Please copy exactly the lines from the one containing "Stapel vieler 50 Eurobanknoten stockbilder" to the end of the entries, both included, and nothing else. Omit every picture.

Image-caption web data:
# # # # # # #
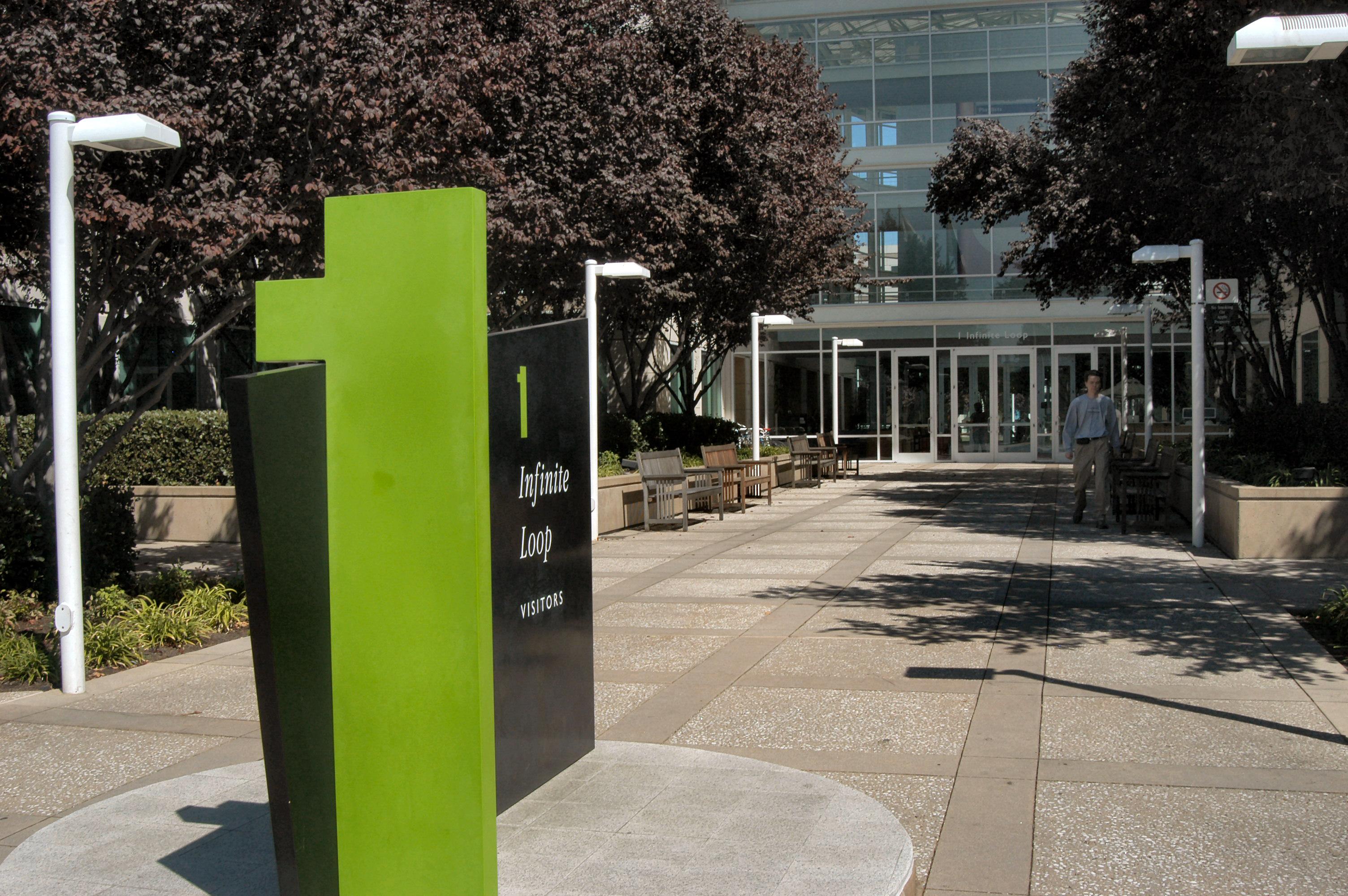 Ingresso della sede centrale a Cupertino, in California.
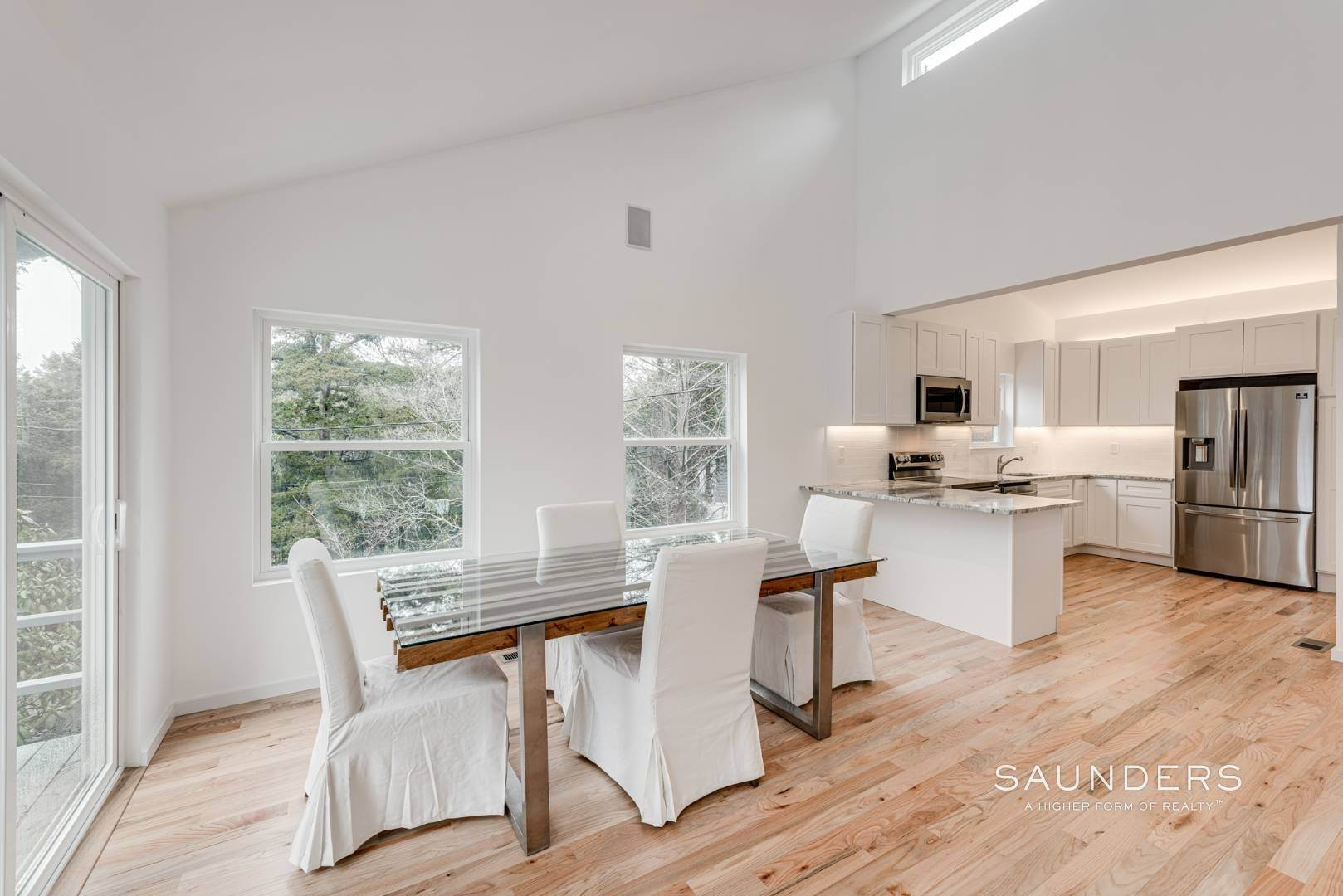 6. Single Family Homes at Stylish In Southampton Southampton, Southampton Town, NY 11968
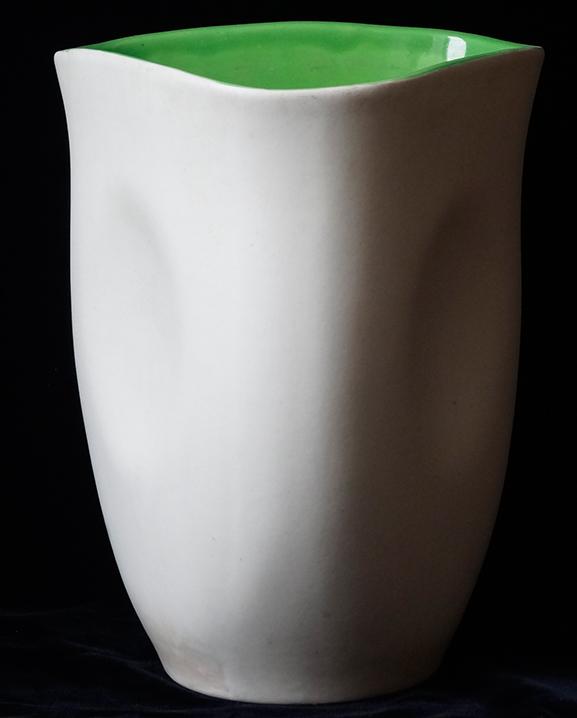 Ob 315 – Vase blanc   Haut : 19 cm / 7.5 in.
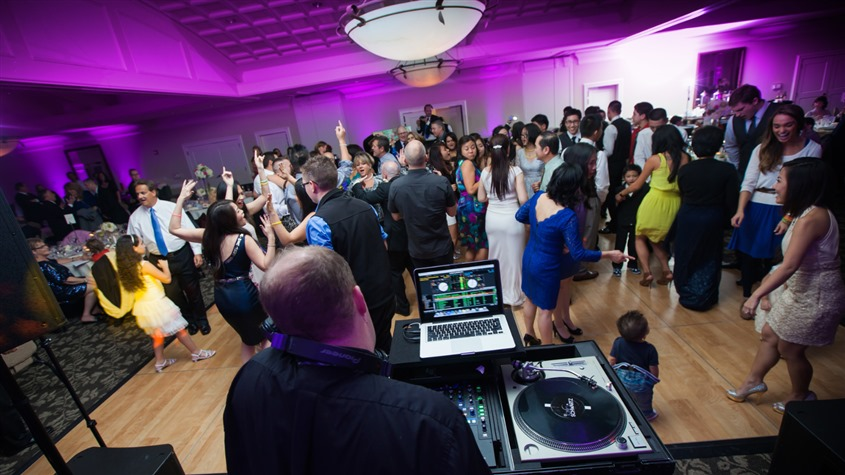 Tony Schwartz: Wedding MC & DJ wedding vendor photo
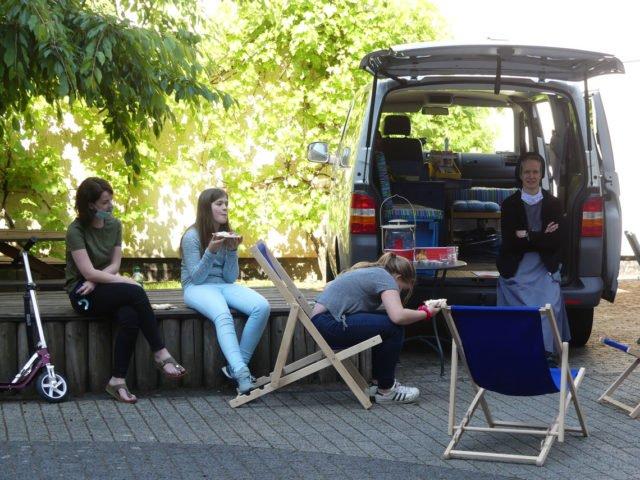 Das Mobile Kloster von SMMP stärkte alle Teilnehmer des Abiturs in den Pausen.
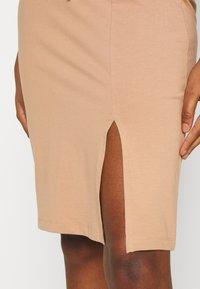 Even&Odd - BASIC - Pencil skirt with slit - Pencil skirt - camel - 4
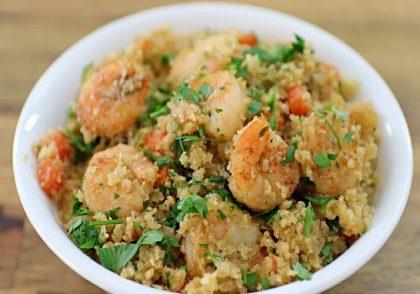 طرز تهیه برنج گل کلم و میگو
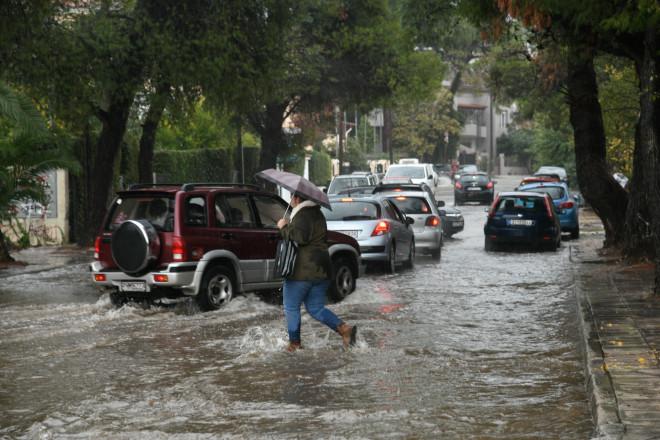 πλημμυρισμένοι δρόμοι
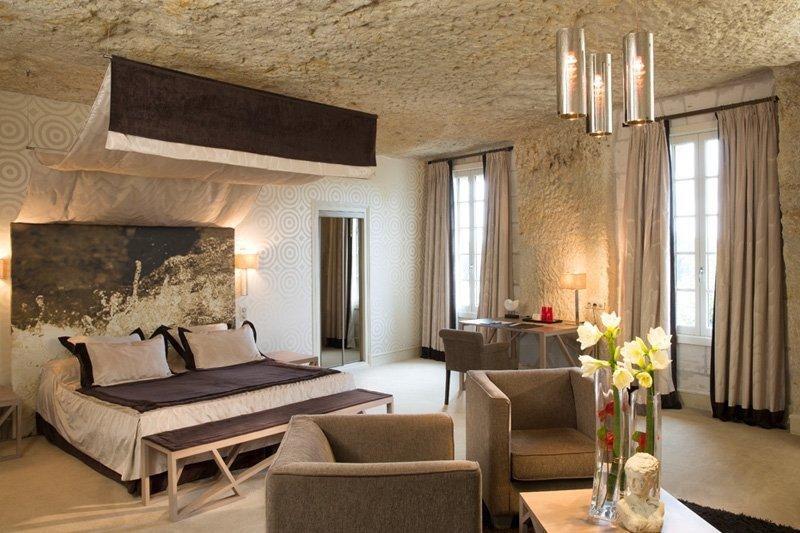 Nếu muốn cuộc sống hiện đại hơn với nhà hang, thì Les Hautes Roches là một khách sạn 5 sao được xây dựng ngay bên trong một vách núi đá vôi. Các căn phòng được trang trí lộng lẫy và hướng ra con sông Loire.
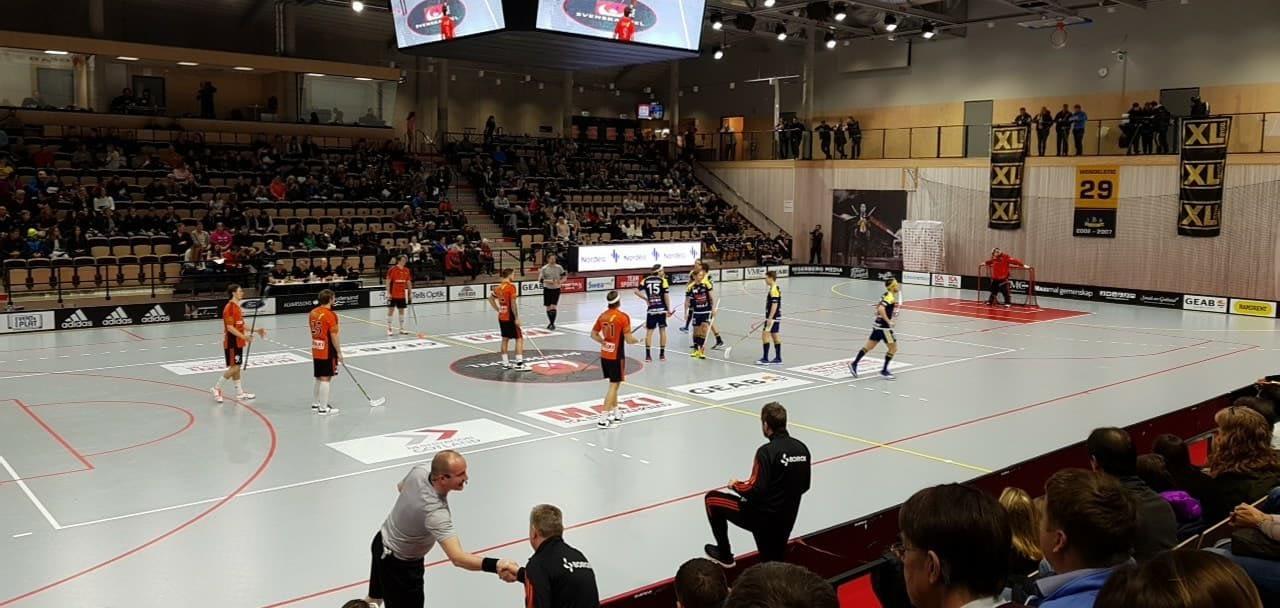 Idag är vi i Ica Maxi Arena och hejar fram Visby IBK och Oskar Spetsare som m... 2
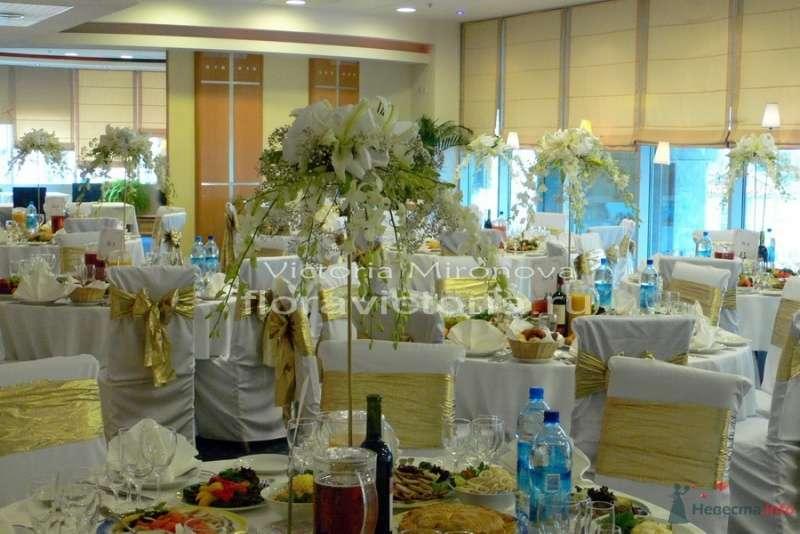 Свадьба, украшение зала - фото 29403 Cвадебная флористика и декор событий FloraVictoria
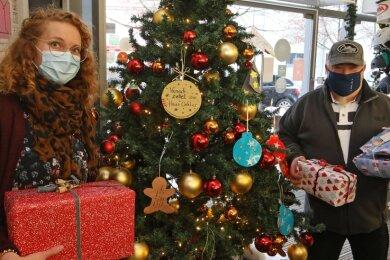 Kinderheim-Mitarbeiterin Rahel Lötzsch und Sportshop-Inhaber Jörn Hinze sprechen Details für die Übergabe der Geschenke ab.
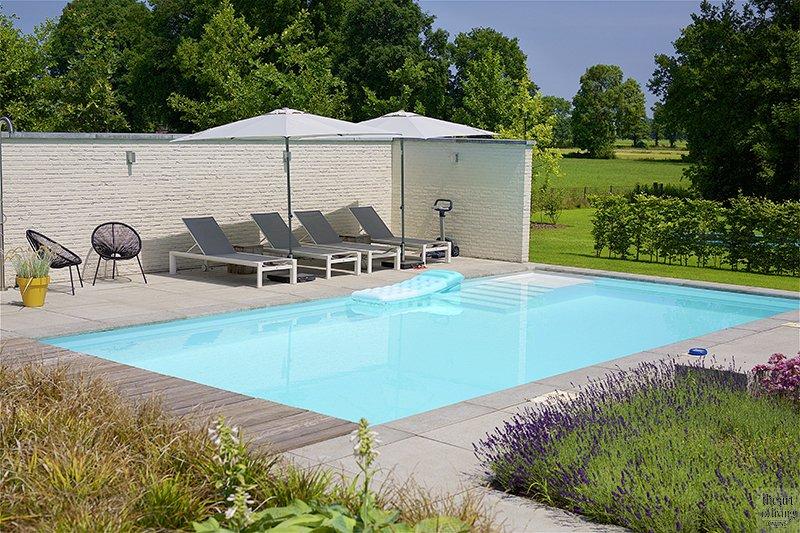 Strakke tuin, Richard de Jong, Zwembad, Tuin, Betontegels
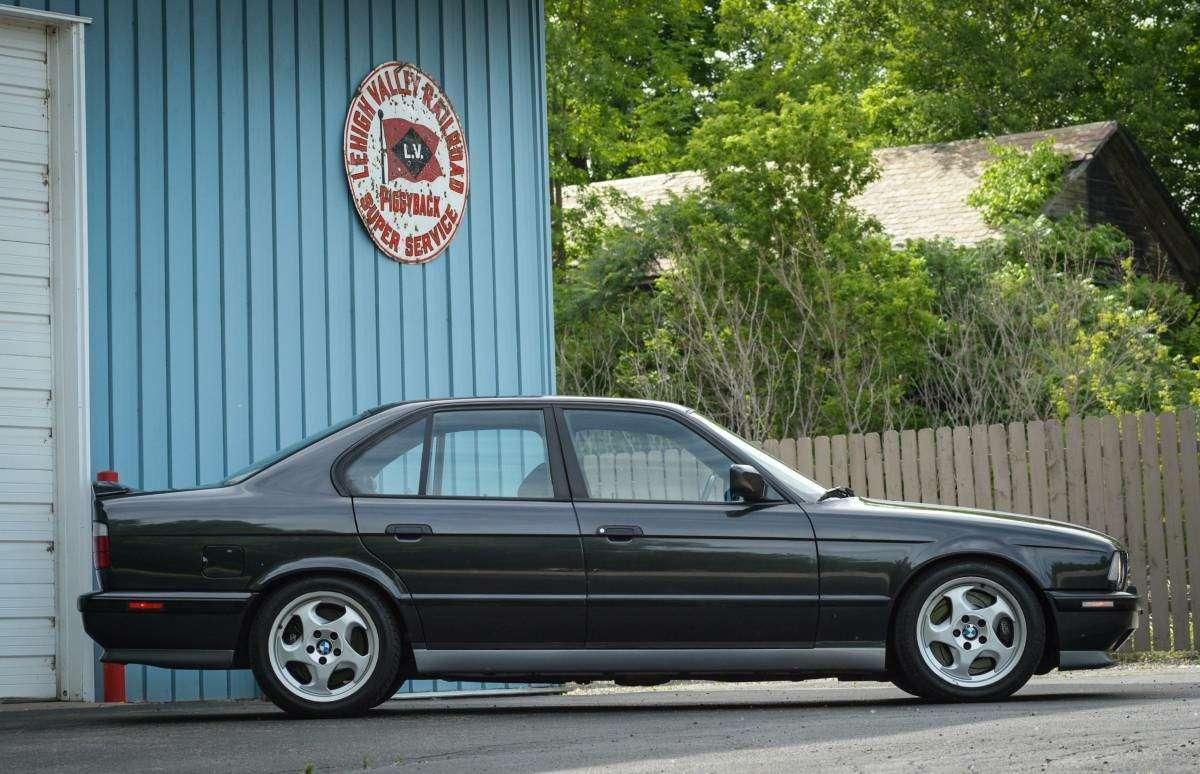 Демон ссекретом: что таит всебе классический BMW M5— фото 605070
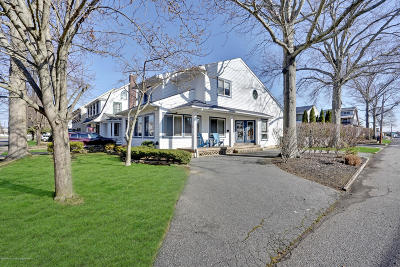 Manasquan Single Family Home For Sale: 68 Fletcher Avenue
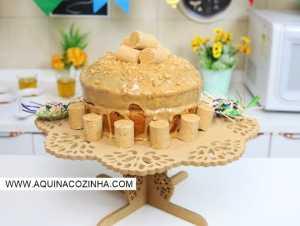 Montando bolo de paçoca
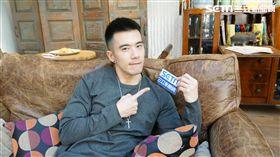 JR接受三立新聞網獨家專訪。(圖/記者蕭翰弦攝影)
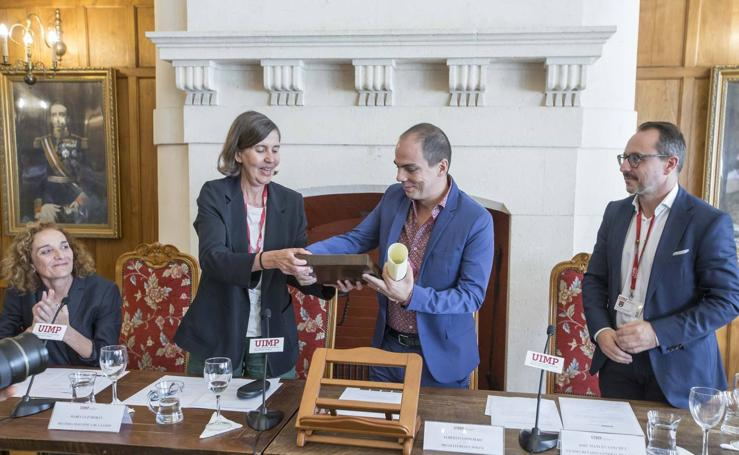 Alberto Conejero recibe el premio La Barraca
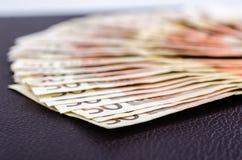 Stapel vieler 50 Eurobanknoten stockbilder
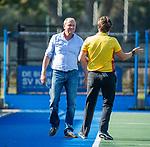 UTRECHT - coach Michel van den Heuvel (Bldaal) met scheidsrechter Paul vd Assum,   tijdens   de hoofdklasse competitiewedstrijd mannen, Kampong-Bloemendaal (2-2) . COPYRIGHT   KOEN SUYK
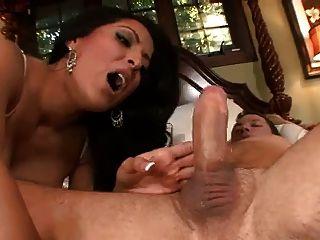 kiara mia是一个性感的女仆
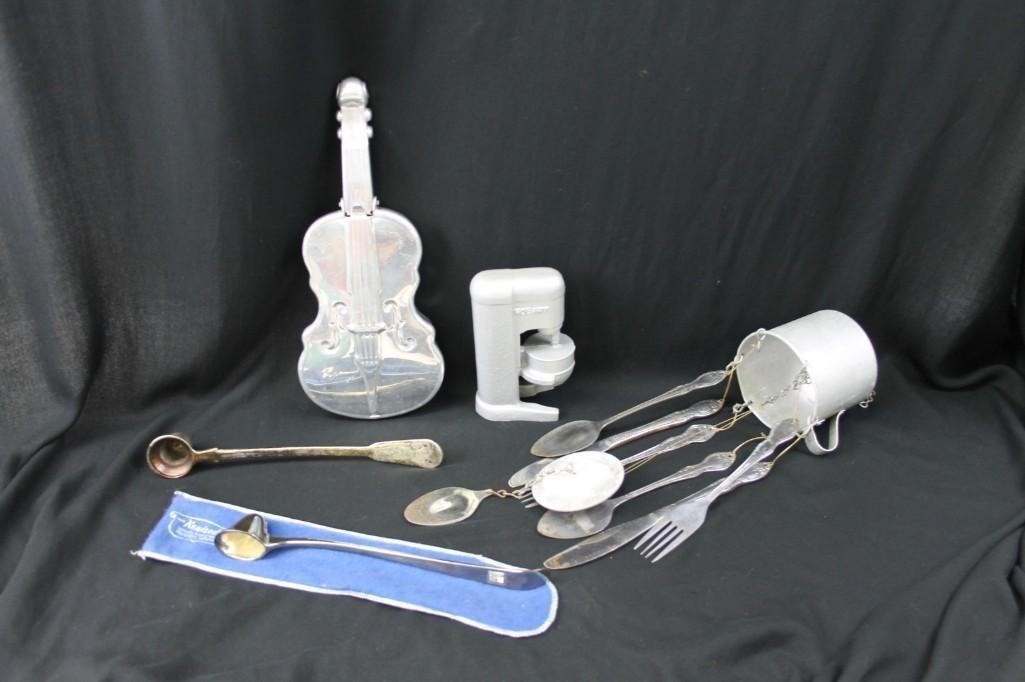 Misc. Lot Mount Vernon Violin Silent Butler, Mini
# # # # # # #
**REPLY**
 Stapel vieler 50 Eurobanknoten stockbilder
 UTRECHT - coach Michel van den Heuvel (Bldaal) met scheidsrechter Paul vd Assum,   tijdens   de hoofdklasse competitiewedstrijd mannen, Kampong-Bloemendaal (2-2) . COPYRIGHT   KOEN SUYK
 kiara mia是一个性感的女仆
 Misc. Lot Mount Vernon Violin Silent Butler, Mini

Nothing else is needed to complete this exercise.